**Description of the task:**
Copy out the passage on SBA loans, starting at the words "This guide covers" and stopping after "your asking price.", and change "asking price" to "sale price".

**Provided text:**
## Start
That view is partially right and structurally incomplete. The SBA lender is underwriting your business as much as they are underwriting the buyer. Whether they approve the loan depends on whether your business produces enough cash flow to service the debt after a reasonable buyer salary, whether your financials are clean enough to underwrite, and whether the structural facts of your deal (lease term, customer concentration, asset condition, industry) pass their standards. A seller who understands SBA underwriting can anticipate problems, structure the deal to pass review, and close at the price the market should pay. A seller who treats SBA as a buyer-side detail discovers six months in that the deal was unfinanceable at the original asking price.
This guide covers what an SBA 7(a) loan is, what the bank actually looks at, why the math matters to you as a seller, and how to position your business so the financing math works at your asking price.
## End
(Dataset excerpt)
## Start
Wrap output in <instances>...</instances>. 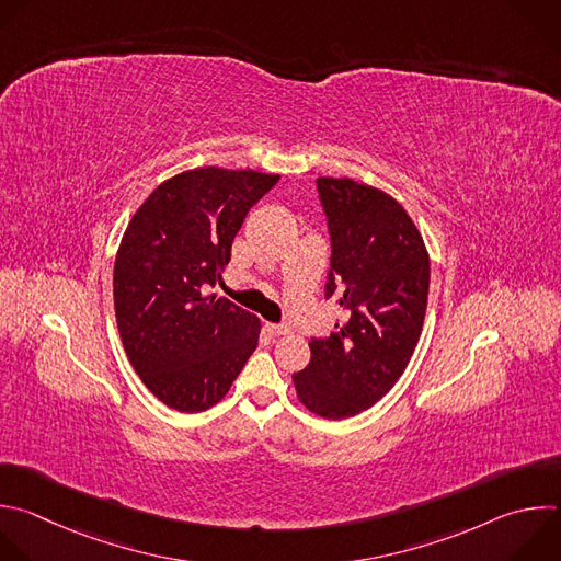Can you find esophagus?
I'll return each mask as SVG.
<instances>
[{"label":"esophagus","instance_id":"34e87169","mask_svg":"<svg viewBox=\"0 0 561 561\" xmlns=\"http://www.w3.org/2000/svg\"><path fill=\"white\" fill-rule=\"evenodd\" d=\"M266 330L273 334V336H284L290 332L288 325H277V323H266Z\"/></svg>","mask_w":561,"mask_h":561}]
</instances>
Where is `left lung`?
## End
**Task output:**
This guide covers what an SBA 7(a) loan is, what the bank actually looks at, why the math matters to you as a seller, and how to position your business so the financing math works at your sale price.